Common Semantic Features

Version 1.1 Specification

Draft of 10 July 2002

Introduction

1. The Crystallographic Information File (CIF) standard is an extensible mechanism for the archival and interchange of information in crystallography and related structural sciences. As computer techniques evolve, it becomes more appropriate to discuss the machine-accessible semantic content, or "meaning", of the data in such a file. Ultimately CIF seeks to establish an ontology for machine-readable crystallographic information - that is, a collection of statements providing the relations between concepts and the logical rules for reasoning about them.

Essential components in the development of such an ontology are:

In the CIF framework, the objects of discourse are described in so-called data dictionary files, that provide the vocabulary and taxonomic elements. The dictionaries also contain information about the relationships and attributes of data items, and thus encapsulate most of the semantic content that is accessible to software. In practice, different dictionaries exist to service different domains of crystallography, and a CIF that conforms to a specific dictionary must be interpreted in terms of the semantic information conveyed in the dictionary.

However, some common semantic features apply across all CIF applications, and the current document outlines the foundations upon which other dictionaries may build more elaborate taxonomies or informational models.

Definition of terms

2. The following terms are used in this document with the specific meanings indicated here.

Semantics of data items

3. While the STAR File syntax allows the identification and extraction of tags and associated values, the interpretation of the data thus extracted is application-dependent. In CIF applications, formal catalogues of standard data names and their associated attributes are maintained as external reference files called data dictionaries.
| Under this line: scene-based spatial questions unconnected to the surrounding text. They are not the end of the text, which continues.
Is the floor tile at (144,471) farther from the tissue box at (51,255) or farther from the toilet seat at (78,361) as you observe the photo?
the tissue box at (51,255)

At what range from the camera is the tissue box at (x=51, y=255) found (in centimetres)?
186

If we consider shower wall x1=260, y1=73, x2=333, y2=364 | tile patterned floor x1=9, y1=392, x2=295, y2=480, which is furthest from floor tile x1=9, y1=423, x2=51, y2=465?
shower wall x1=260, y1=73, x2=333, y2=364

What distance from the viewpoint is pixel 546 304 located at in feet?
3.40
These dictionary files share the same structure and syntax rules as data CIFs.

4. At the current revision, two conventions (known as Dictionary Definition Languages or DDL) are supported for detailing the meaning and associated attributes of data names. These are known as DDL1 (Hall &Cook, 1995) and DDL2 (Westbrook, 19xx), and differ in the amount of detail they carry about data types, the relationships between specific data items and the large-scale classification of data items.

5. While it may be formally possible to define the semantics of the data items in a given data file in both DDL1 and DDL2 data dictionaries, in practice different dictionaries are constructed to define the data names appropriate for particular crystallographic applications, and each such dictionary is written in DDL1 or DDL2 formalism according to which appears better able to describe the data model employed. There is thus in practice a bifurcation of CIF into two dialects according to the DDL used in composing the relevant dictionary file. However, the use of aliases may permit applications tuned to one dialect to import data constructed according to the other.

Data name semantics

6. Strictly, data names should be considered as void of semantic content - they are tags for locating associated values, and all information concerning the meaning of that value should be sought in an associated dictionary.
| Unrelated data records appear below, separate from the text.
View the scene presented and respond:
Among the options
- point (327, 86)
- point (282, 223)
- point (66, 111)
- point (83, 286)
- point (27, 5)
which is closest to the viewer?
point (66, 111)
7. However, it is customary to construct data names as a sequence of components elaborating the classification of the item within the logical structure of its associated dictionary. Hence a data name such as _atom_site_fract_x displays a hierarchical arrangement of components corresponding to membership of nested groupings of data elements. The choice of components readily indicates to a human reader that this data item refers to the fractional x coordinate of an atomic site within a crystal unit cell, but it should be emphasised from a computer programming viewpoint that this is coincidental; the attributes that constrain the value of this data item (and its relationship to others such as _atom_site_fract_y and _atom_site_fract_z) must be obtained from the dictionary and not otherwise inferred.
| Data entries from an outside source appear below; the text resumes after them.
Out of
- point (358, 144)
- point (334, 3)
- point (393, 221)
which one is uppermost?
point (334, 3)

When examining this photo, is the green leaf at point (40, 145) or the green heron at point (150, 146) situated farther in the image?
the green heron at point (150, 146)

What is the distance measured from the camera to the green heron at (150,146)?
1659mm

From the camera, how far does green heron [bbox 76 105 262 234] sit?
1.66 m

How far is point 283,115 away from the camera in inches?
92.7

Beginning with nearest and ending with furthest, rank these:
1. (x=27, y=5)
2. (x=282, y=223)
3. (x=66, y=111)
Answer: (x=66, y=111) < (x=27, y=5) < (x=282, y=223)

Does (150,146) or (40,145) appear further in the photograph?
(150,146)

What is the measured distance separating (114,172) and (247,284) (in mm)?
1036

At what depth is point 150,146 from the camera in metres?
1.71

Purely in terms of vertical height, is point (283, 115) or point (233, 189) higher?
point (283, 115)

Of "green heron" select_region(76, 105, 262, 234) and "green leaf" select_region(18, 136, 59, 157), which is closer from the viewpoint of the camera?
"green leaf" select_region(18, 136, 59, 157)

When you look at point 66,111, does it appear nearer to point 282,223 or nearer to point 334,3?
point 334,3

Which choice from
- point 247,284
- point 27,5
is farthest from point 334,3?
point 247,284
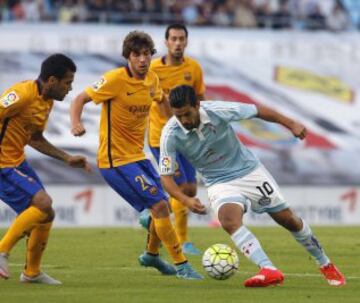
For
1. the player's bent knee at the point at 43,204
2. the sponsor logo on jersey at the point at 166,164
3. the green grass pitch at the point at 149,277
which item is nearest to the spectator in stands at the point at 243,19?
the green grass pitch at the point at 149,277

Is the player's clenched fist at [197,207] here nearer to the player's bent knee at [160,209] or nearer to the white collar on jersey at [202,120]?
the white collar on jersey at [202,120]

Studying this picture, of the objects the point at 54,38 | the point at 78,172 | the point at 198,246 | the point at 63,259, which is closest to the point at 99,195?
the point at 78,172

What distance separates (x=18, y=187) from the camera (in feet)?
38.3

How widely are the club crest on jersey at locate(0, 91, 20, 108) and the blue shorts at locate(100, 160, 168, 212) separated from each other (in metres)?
1.63

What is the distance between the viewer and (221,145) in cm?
1163

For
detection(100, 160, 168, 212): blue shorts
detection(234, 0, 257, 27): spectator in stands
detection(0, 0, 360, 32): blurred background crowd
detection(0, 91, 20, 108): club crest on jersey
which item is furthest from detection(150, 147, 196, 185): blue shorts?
detection(234, 0, 257, 27): spectator in stands

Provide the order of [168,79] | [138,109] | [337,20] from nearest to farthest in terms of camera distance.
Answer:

8. In practice data names described in a DDL2 dictionary are constructed with a period character separating their specific function from the name of the category to which they have been assigned. In the absence of a dictionary file, this convention permits the inference that the data item with name _atom_site.fract_x will appear in the same looped list as other items with names beginning _atom_site., and that all such items belong to the same category.

Namespace

9. The intention of the maintainers of public CIF dictionaries is to formulate a single authoritative set of data names for each CIF dialect (i.e. DDL1 and DDL2), thus facilitating the reliable archive and interchange of crystallographic data. However, it is also permissible for users to introduce local data names into a CIF. Two mechanisms exist to reduce the danger of collision of data names that are not incorporated into public dictionaries.

10. The character string [local] is reserved for local use. That is, no public dictionary will define a data name that includes this string. This allows experimentation with data items in a strictly local context, i.e. in cases where the CIF is not intended for interchange with any other user.

11. Where CIFs including local data items are expected to enjoy a public circulation, authors may register a reserved prefix for their sole use. The registry is available on the web at

http://www.iucr.org/iucr-top/cif/spec/reserved.html

A reserved prefix, e.g. foo, must be used in the following ways

12. There is no syntactic property identifying such a reserved prefix, so that software validating or otherwise handling such local data names must scan the entire registry and match registered prefixes against the indicated components of data names. Note that reserved prefixes may themselves contain underscore characters, so a maximal matching search must be made.

Note on handling of units

13. The published specification for CIF Version 1.0 permitted data values expressed in different units to be tagged by variant data names (Hall, Allen & Brown, 1991, p. 657:)

... Many numeric fields contain data for which the units must be known. Each CIF data item has a default units code which is stated in the CIF Dictionary. If a data item is not stored in the default units, the units code is appended to the data name. For example, the default units for a crystal cell dimension are ångströms. If it is necessary to include this data item in a CIF with the units of picometres, the data name of _cell_length_a is replaced by _cell_length_a_pm. Only those units defined in the CIF Dictionary are acceptable. The default units, except for the ångström, conform to the SI Standard adopted by the IUCr.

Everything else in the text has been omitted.